## EXTRACT PROVIDED
----
Culture rewards traits that are considered masculine and devalues traits that seem feminine, according to Tracy M. Hallstead at Quinnipiac University. From childhood, boys and men are told to "man up" to appear tough by distancing themselves from feminine things. Boys learn that it is shameful to be seen as emotional, dependent, or vulnerable. Men raised in this way may disown femininity and may even learn to despise it. In this view, misogyny is directed not only at women, but at any feminine qualities that men see within themselves.

This contempt for the feminine causes men who feel that they must assert their dominance over women by controlling them, Hallstead writes. She illustrates this with the ancient story of Pygmalion, a sculptor who hated "the faults beyond measure which nature has given to women". Pygmalion creates a sculpture of a woman that magically comes alive. Pygmalion is very gratified by the complete control he has over the woman, Galatea, because this control re-enforces his masculinity. He considers Galatea the perfect woman, in spite of his contempt for women, because of his absolute power over her.

== English and Welsh law ==
In recent years, there has been increasing discussion in England and Wales of misogyny being added to the list of aggravating factors that are commonly referred to by the media as "hate crimes". Aggravating factors in criminal sentencing currently include hostility to a victim due to characteristics such as sexuality, race or disability.

In 2016, Nottinghamshire Police began a pilot project to record misogynistic behaviour as either hate crime or hate incidents, depending on whether the action was a criminal offence. Over two years (April 2016-March 2018) there were 174 reports made, of which 73 were classified as crimes and 101 as incidents.

In September 2018, it was announced that the Law Commission would conduct a review into whether misogynistic conduct, as well as hostility due to ageism, misandry or towards groups such as goths, should be treated as a hate crime.
----
## DATA SEGMENT
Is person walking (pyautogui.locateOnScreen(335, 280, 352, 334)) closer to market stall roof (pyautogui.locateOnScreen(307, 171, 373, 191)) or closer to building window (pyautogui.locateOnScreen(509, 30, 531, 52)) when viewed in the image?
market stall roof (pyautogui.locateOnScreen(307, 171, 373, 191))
----
## REQUIRED WORK
**a)** Summarize the passage on misogyny in two sentences.
**b)** In the passage on misogyny, substitute "carver" for "sculptor" and give back the part that opens with the words containing "This contempt for" and closes with "power over her.".

## ANSWER SECTION
**a)** According to Tracy M. Hallstead, culture devalues feminine traits and teaches boys to distance themselves from them, producing a contempt for the feminine that leads men to assert dominance over women by controlling them, as the story of Pygmalion illustrates. In England and Wales, there has been increasing discussion of treating misogyny as a hate crime: Nottinghamshire Police began a pilot project in 2016, and in September 2018 the Law Commission was announced to be reviewing the question.

**b)**
This contempt for the feminine causes men who feel that they must assert their dominance over women by controlling them, Hallstead writes. She illustrates this with the ancient story of Pygmalion, a carver who hated "the faults beyond measure which nature has given to women". Pygmalion creates a sculpture of a woman that magically comes alive. Pygmalion is very gratified by the complete control he has over the woman, Galatea, because this control re-enforces his masculinity. He considers Galatea the perfect woman, in spite of his contempt for women, because of his absolute power over her.